__Directive__
In the entries that follow, identify the line containing "What distance can be" and return it together with all later lines, exactly as they appear.

__Data records__
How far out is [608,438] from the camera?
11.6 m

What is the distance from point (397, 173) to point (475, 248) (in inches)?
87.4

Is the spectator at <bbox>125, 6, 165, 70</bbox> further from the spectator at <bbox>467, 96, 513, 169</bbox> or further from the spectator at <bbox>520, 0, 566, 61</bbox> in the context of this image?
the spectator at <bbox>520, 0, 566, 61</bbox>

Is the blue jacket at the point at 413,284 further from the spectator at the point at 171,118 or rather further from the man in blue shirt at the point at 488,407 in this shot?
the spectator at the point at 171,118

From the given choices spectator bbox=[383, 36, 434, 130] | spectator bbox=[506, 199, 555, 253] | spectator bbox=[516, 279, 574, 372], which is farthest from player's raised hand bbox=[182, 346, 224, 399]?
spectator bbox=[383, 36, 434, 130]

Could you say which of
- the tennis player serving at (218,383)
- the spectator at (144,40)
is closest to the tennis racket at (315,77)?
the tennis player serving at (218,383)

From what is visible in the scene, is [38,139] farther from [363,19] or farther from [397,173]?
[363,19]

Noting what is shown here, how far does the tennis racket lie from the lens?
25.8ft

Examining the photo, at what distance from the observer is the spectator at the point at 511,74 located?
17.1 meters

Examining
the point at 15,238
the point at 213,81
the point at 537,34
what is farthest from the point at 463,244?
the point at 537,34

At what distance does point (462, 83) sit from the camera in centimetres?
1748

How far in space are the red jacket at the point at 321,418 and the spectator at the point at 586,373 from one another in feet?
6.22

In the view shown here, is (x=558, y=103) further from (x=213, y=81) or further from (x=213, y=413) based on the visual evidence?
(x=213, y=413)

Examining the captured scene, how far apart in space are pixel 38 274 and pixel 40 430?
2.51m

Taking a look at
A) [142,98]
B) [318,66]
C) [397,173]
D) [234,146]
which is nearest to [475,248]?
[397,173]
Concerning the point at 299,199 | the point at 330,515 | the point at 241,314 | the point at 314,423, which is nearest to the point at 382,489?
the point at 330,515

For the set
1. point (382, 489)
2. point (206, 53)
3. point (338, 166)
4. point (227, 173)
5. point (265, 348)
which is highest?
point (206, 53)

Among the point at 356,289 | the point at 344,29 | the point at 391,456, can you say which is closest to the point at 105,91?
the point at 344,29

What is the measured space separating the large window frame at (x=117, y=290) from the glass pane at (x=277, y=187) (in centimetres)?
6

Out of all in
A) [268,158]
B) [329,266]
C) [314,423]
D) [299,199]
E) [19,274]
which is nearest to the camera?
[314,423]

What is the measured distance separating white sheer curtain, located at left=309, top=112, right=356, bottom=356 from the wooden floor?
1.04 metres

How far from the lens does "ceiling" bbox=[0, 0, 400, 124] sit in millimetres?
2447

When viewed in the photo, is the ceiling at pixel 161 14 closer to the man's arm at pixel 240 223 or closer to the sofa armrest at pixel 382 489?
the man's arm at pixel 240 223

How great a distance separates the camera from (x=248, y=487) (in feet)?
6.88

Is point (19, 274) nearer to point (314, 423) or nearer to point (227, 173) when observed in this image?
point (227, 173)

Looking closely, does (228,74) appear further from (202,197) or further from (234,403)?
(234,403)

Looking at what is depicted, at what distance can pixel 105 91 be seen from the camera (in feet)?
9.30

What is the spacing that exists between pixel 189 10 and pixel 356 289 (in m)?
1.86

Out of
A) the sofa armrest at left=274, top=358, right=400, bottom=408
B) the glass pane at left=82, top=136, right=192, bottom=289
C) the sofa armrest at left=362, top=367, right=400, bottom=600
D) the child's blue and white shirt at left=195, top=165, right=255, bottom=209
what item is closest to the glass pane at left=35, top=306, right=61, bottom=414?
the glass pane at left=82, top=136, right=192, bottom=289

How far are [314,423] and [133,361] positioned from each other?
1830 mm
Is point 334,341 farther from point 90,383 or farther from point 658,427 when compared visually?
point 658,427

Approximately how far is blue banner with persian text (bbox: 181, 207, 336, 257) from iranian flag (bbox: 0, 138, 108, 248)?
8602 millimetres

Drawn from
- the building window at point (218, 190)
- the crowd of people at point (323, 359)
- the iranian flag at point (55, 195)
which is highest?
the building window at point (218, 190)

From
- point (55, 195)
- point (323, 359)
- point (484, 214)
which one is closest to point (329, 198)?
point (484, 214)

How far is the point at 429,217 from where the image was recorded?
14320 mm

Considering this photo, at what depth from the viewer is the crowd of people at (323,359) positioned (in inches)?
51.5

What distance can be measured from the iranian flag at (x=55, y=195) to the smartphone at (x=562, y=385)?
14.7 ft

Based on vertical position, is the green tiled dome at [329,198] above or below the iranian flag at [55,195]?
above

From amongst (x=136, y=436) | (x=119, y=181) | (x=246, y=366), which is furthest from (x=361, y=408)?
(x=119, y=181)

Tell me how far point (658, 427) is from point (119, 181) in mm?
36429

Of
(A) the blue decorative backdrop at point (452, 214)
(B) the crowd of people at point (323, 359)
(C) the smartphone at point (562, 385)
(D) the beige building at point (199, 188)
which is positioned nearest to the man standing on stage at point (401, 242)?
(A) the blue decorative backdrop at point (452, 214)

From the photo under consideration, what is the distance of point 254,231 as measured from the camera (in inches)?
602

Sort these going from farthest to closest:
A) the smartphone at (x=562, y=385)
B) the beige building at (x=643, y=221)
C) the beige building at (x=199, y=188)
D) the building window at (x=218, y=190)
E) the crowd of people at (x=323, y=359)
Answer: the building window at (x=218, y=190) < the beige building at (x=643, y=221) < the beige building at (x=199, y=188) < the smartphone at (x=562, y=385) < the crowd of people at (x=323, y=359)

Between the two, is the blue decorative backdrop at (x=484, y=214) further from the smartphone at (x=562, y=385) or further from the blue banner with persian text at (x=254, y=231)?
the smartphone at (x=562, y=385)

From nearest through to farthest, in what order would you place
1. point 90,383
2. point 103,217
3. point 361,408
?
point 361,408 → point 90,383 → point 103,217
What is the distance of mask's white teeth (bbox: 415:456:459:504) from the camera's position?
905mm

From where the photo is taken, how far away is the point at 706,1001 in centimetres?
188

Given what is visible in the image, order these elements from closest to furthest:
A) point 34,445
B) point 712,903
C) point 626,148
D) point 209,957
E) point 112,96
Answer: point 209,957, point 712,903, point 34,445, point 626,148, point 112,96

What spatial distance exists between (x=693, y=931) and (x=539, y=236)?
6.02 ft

__Final result__
What distance can be measured from the iranian flag at (x=55, y=195) to the smartphone at (x=562, y=385)?
14.7 ft

Based on vertical position, is the green tiled dome at [329,198] above or below the iranian flag at [55,195]?
above

From amongst (x=136, y=436) | (x=119, y=181) | (x=246, y=366), which is furthest from (x=361, y=408)?
(x=119, y=181)

Tell me how far point (658, 427) is from point (119, 181) in mm?
36429

Of
(A) the blue decorative backdrop at point (452, 214)
(B) the crowd of people at point (323, 359)
(C) the smartphone at point (562, 385)
(D) the beige building at point (199, 188)
which is positioned nearest to the man standing on stage at point (401, 242)?
(A) the blue decorative backdrop at point (452, 214)

From the photo under consideration, what is the distance of point 254,231 as measured from the camera (in inches)?
602

Sort these going from farthest to closest:
A) the smartphone at (x=562, y=385)
B) the beige building at (x=643, y=221)
C) the beige building at (x=199, y=188)
D) the building window at (x=218, y=190)
E) the crowd of people at (x=323, y=359)
Answer: the building window at (x=218, y=190) < the beige building at (x=643, y=221) < the beige building at (x=199, y=188) < the smartphone at (x=562, y=385) < the crowd of people at (x=323, y=359)

Between the two, is the blue decorative backdrop at (x=484, y=214) further from the smartphone at (x=562, y=385) or further from the blue banner with persian text at (x=254, y=231)?
the smartphone at (x=562, y=385)

From nearest through to farthest, in what order would you place
1. point 90,383
2. point 103,217
3. point 361,408
?
point 361,408 → point 90,383 → point 103,217
What is the distance of mask's white teeth (bbox: 415:456:459:504) from the camera's position?
905mm

From where the photo is taken, how far away is the point at 706,1001 in centimetres?
188

Given what is visible in the image, order these elements from closest to furthest:
A) point 34,445
B) point 712,903
C) point 626,148
D) point 209,957
E) point 112,96
Answer: point 209,957, point 712,903, point 34,445, point 626,148, point 112,96

What spatial distance exists between (x=693, y=931) and (x=539, y=236)?
6.02 ft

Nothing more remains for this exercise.